I am a writer and painter working in the Southern Gothic tradition, exploring memory, inheritance, grief, and the emotional architecture of place.
My visual work centers on houses as living vessels—structures that absorb what is endured within them and quietly refuse to forget. Rendered in expressive, layered oil, my paintings treat architecture not as backdrop but as body: a container for trauma, tenderness, and transformation. In my Houses on Fire series and related works, buildings burn not for spectacle, but for survival.
In addition to canvas-based work, I design interior environments through site-specific painting, including immersive ceiling and architectural installations. These spaces are created to be lived with over time—responsive to light, movement, and mood—transforming rooms into emotional landscapes rather than decorative surfaces. I approach interiors as narrative environments, where atmosphere carries meaning and walls listen.

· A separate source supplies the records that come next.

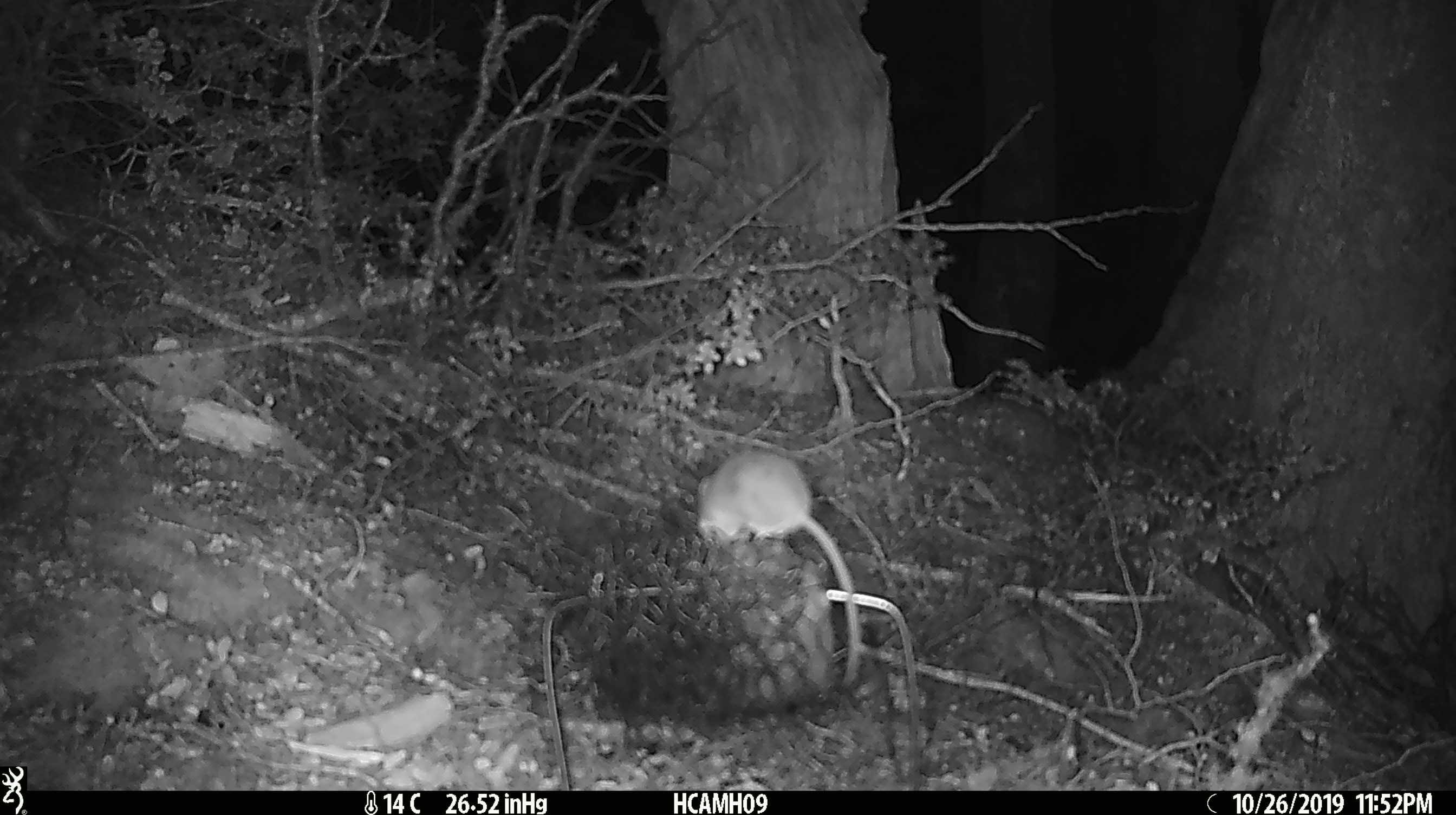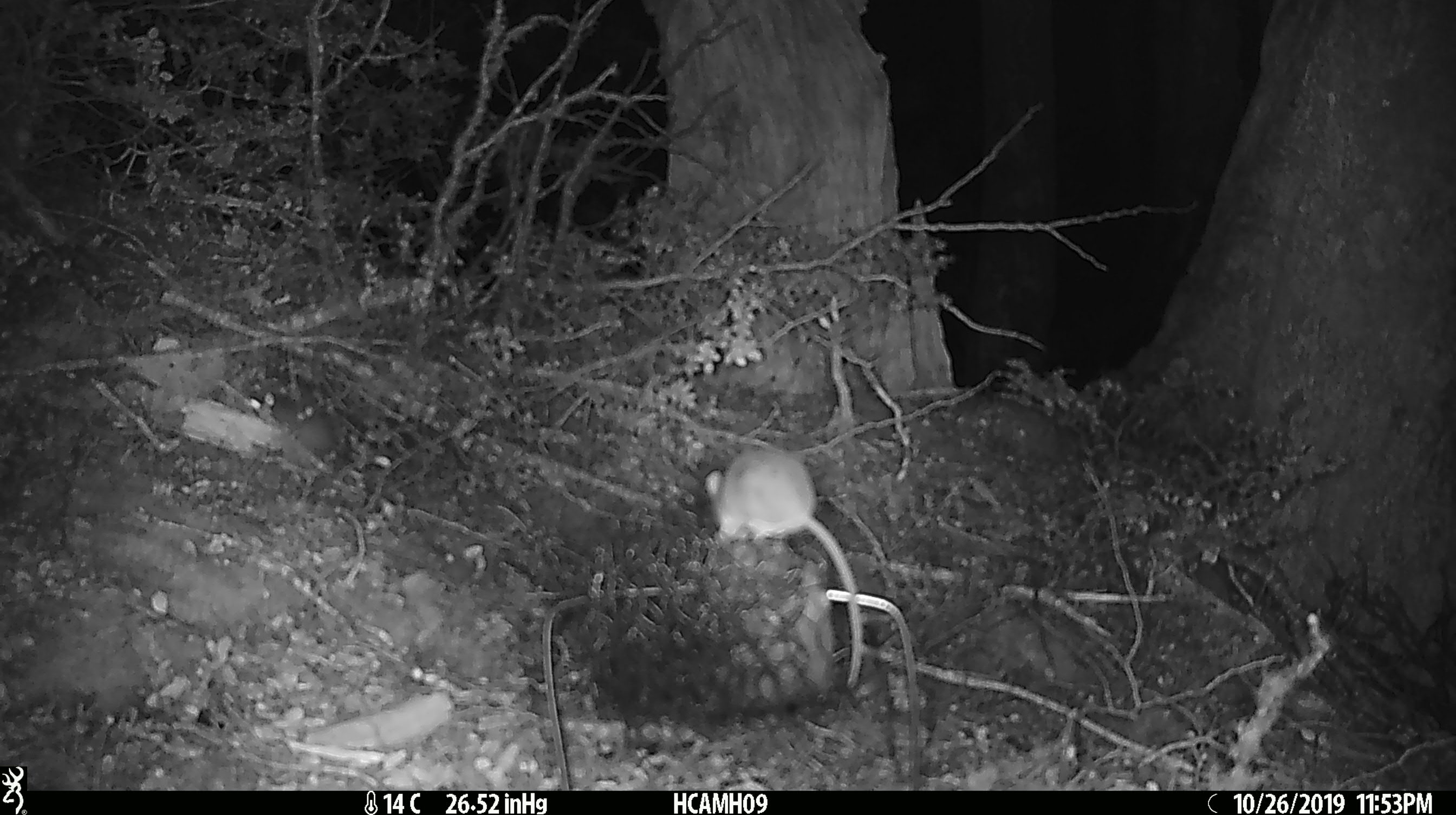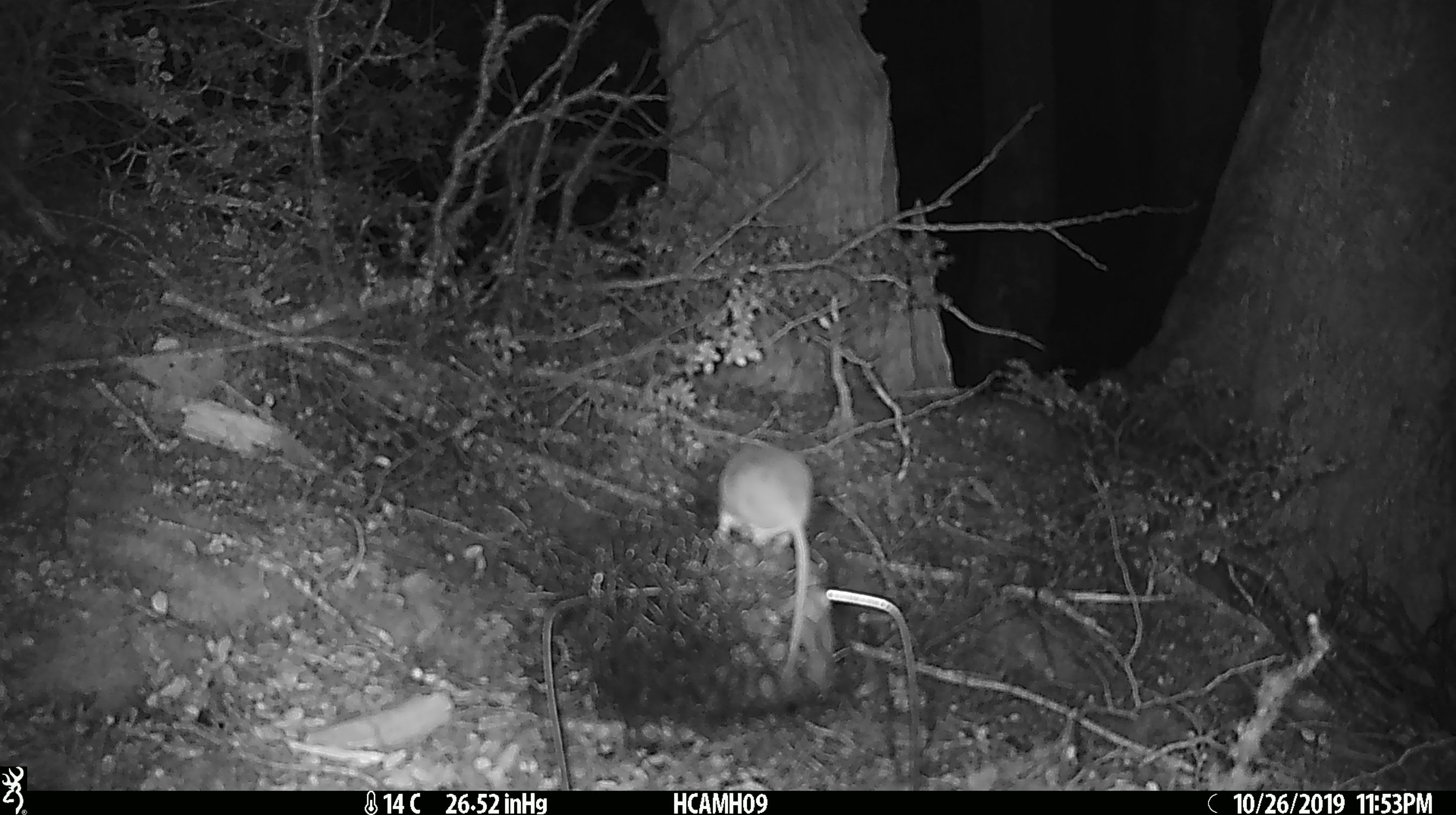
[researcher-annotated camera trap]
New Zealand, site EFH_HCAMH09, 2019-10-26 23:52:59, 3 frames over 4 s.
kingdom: Animalia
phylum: Chordata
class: Mammalia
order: Rodentia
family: Muridae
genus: Mus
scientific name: Mus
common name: mouse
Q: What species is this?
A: Mouse (Mus).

My fiction moves through similar terrain. I write Gothic narratives rooted in history and place, where the past is active, inheritance is dangerous, and silence has consequences. My current work, The Orchard of Teeth, blends folklore, psychological unease, and generational reckoning, concerned less with spectacle than with what lingers—what families bury, what landscapes remember, and what eventually demands to be named.
My work is shaped by lived experience, illness, survival, and the long process of rebuilding—both body and self. These themes surface not as autobiography, but as undercurrents, informing a body of work preoccupied with endurance, reclamation, and witness.
I live and work in the Midwest, in a historic home that continues to teach me how spaces hold memory—and how they speak back.